(TruthSeekerDaily) There is a generous game going on around San Francisco where those choose to participate could get a found envelope money!
An anonymous person has been circling the city in a clandestine type cash operation, hiding white envelopes that contain a $100 bill in each one. The secret donor has appropriate titled the project “Hidden Cash” and tweets hints about the locations, leading followers on a wild goose chase, in the name of giving back.
The person behind Hidden Cash told The Bold Italic that they are a real estate magnate, and the purpose of this creative scavenger hunt is to give back “to the community that has made me wealthy.”
“I’ve made millions of dollars the last few years, more than I ever imagined, and yet many friends of mine, and people who work for me, cannot afford to buy a modest home in the Bay Area,” the person said. “This has caused me quite a bit of reflection. I am determined to give away some of the money I make, and in addition to charity, to do it in fun, creative ways like this.”
After each money drop, a tweet goes out from @HiddenCash with hints about the location of the envelope. All that is asked in return from the lucky locator of the prize is that the they tweet a photo back to @HiddenCash of their discovery.
The anonymous donor describes the deposits as a “social experiment,” and that they’re worried about staggering wealth inequality in the city with the largest wealth gap of any area in the country. The donor does not intend to end the game anytime soon. They said said they’ll continue hiding money once or twice per week and that the project may be expanded to Oakland and San Jose.

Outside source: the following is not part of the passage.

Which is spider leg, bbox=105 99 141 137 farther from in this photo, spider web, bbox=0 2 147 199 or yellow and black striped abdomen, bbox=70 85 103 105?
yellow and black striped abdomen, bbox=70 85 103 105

Although this generous individual acknowledges that it will probably take more than a few cash-stuffed envelopes to address the broader causes of the wealth gap, they are doing their part to address the concern in a creative way. Nevertheless, it’s a clever, spreads the word about the issue that plagues that great city, maybe it will inspire similar ideas out of others that are financially fortunate, but in the least it brightens the day of some lucky San Francisco residents.